Literatur kann einen Raum neu öffnen. Texte sind Leitern zu neuen Planeten, die erst im Inneren erkundet werden und die sich dann in der Außenwelt neu entzünden und aufstellen, an überraschenden Orten, mit neuen Farben im eigenen Denken. Wort für Wort erbaut sich die Wirklichkeit. Literatur kann Blickwinkel verändern, zu den Fundamenten des eigenen Wahrnehmens zurückführen und so zu einem neuen Blick auf Menschen, Gebäude, Landschaften, Lebendigkeit und viele weitere, auch nicht immer direkt sichtbare, Vorgänge führen.

Die Titel Ihrer Poetikvorlesungen lauten Verletzlichkeit, Gnade und Wildheit. Was erwartet Besucherinnen und Besucher in den Veranstaltungen?
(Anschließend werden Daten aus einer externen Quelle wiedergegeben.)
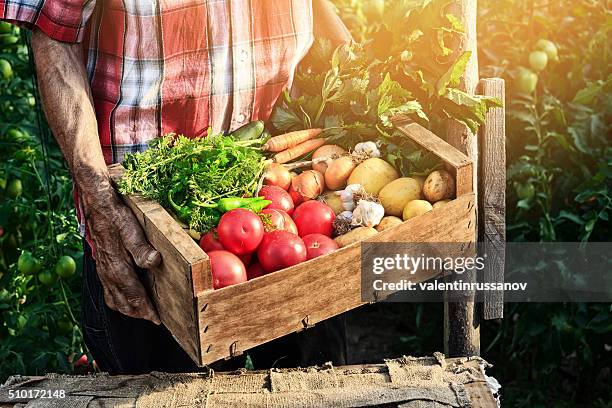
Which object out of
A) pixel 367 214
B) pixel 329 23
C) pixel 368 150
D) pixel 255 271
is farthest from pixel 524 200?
pixel 255 271

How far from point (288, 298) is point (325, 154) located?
24.1 inches

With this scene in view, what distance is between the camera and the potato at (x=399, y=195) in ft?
8.58

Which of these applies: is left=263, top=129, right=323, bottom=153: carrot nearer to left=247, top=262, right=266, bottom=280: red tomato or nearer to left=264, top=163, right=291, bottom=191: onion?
left=264, top=163, right=291, bottom=191: onion

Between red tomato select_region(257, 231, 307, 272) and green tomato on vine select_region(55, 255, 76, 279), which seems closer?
red tomato select_region(257, 231, 307, 272)

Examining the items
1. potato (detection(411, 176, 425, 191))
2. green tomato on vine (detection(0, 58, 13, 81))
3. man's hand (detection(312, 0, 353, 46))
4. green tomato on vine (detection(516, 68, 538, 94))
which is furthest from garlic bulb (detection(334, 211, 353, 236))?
green tomato on vine (detection(0, 58, 13, 81))

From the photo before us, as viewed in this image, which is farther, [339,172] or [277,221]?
[339,172]

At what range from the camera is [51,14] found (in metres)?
2.52

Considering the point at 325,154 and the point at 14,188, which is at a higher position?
the point at 325,154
Ich möchte in der ersten Vorlesung zunächst gerne zeigen, auf welche Weise ein einzelner Mensch verletzlich ist und wie das mit dem äußeren Leben zusammenhängt, mit Liebe, Gewalt und Freundlichkeit. Die Verletzlichkeit zeigt uns das Kostbare unseres Seins, sie verweist mit beharrlicher Zielgerichtetheit darauf, was es zu beschützen gilt und dass jeder Mensch wichtig ist, so wie er ist. Die Gnade, der Gegenstand der zweiten Vorlesung, ist das Geschenk, das daraus entsteht, wenn Menschen es wagen, einander nahe zu sein. Gnade aber im Sinne eines erwachten, eigenen Bewusstseins. Es ist ein Geschenk, das wir leben, gesehen werden und ein Recht auf Unversehrtheit haben, es denken und fordern dürfen. In der dritten Poetikvorlesung geht es um die Verfasstheit des Beginnens, um den Augenblick der wunderbaren Wildheit, aus der heraus neue Wirklichkeiten, neue Regeln, eine neue Kraft, ein neues Werden entstehen.